(PROBLEM DETAILS):
Give the items starting at the line containing "With dimensions of" and ending after the line containing "12.0 metres" as a two-column CSV with columns named item and answer. Use one row per item, with its text and its answer each in a single quoted field and line breaks replaced by spaces.

>> BEGIN

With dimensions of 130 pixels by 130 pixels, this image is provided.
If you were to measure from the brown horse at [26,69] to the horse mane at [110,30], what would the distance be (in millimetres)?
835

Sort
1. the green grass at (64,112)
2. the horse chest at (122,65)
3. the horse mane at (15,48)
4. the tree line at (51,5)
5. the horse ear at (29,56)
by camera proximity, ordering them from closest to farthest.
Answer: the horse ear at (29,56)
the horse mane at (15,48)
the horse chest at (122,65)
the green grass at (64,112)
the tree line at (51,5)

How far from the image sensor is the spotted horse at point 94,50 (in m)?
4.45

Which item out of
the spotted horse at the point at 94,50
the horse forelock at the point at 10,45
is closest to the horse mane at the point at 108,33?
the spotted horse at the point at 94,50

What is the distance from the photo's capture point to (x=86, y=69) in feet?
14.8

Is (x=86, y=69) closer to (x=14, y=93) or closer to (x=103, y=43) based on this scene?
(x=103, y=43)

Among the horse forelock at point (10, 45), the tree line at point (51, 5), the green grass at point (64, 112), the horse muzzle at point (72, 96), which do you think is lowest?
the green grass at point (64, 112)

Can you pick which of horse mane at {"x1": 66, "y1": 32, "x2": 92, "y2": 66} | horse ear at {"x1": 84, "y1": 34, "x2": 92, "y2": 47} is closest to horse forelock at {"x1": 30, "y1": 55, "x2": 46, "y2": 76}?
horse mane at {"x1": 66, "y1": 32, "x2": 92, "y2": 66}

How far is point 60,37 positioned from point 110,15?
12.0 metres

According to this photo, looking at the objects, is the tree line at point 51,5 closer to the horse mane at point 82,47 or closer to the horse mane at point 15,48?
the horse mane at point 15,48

>> END
>> BEGIN

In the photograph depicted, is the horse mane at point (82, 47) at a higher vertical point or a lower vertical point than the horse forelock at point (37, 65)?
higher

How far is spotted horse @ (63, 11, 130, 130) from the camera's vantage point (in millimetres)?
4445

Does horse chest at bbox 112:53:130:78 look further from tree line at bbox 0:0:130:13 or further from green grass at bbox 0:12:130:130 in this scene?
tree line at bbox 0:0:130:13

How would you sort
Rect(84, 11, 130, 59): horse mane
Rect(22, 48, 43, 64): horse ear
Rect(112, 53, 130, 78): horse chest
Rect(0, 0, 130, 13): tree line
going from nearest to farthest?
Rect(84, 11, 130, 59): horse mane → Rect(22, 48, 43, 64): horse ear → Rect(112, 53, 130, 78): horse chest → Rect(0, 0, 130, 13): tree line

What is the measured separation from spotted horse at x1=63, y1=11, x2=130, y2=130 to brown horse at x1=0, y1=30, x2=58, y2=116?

>> END

(RESULT BELOW):
item,answer
"With dimensions of 130 pixels by 130 pixels, this image is provided. If you were to measure from the brown horse at [26,69] to the horse mane at [110,30], what would the distance be (in millimetres)?","835"
"Sort 1. the green grass at (64,112) 2. the horse chest at (122,65) 3. the horse mane at (15,48) 4. the tree line at (51,5) 5. the horse ear at (29,56) by camera proximity, ordering them from closest to farthest. Answer:","the horse ear at (29,56) the horse mane at (15,48) the horse chest at (122,65) the green grass at (64,112) the tree line at (51,5)"
"How far from the image sensor is the spotted horse at point 94,50 (in m)?","4.45"
"Which item out of the spotted horse at the point at 94,50 the horse forelock at the point at 10,45 is closest to the horse mane at the point at 108,33?","the spotted horse at the point at 94,50"
"What is the distance from the photo's capture point to (x=86, y=69) in feet?","14.8"
"Is (x=86, y=69) closer to (x=14, y=93) or closer to (x=103, y=43) based on this scene?","(x=103, y=43)"
"Among the horse forelock at point (10, 45), the tree line at point (51, 5), the green grass at point (64, 112), the horse muzzle at point (72, 96), which do you think is lowest?","the green grass at point (64, 112)"
"Can you pick which of horse mane at {""x1"": 66, ""y1"": 32, ""x2"": 92, ""y2"": 66} | horse ear at {""x1"": 84, ""y1"": 34, ""x2"": 92, ""y2"": 47} is closest to horse forelock at {""x1"": 30, ""y1"": 55, ""x2"": 46, ""y2"": 76}?","horse mane at {""x1"": 66, ""y1"": 32, ""x2"": 92, ""y2"": 66}"
"How far is point 60,37 positioned from point 110,15?","12.0 metres"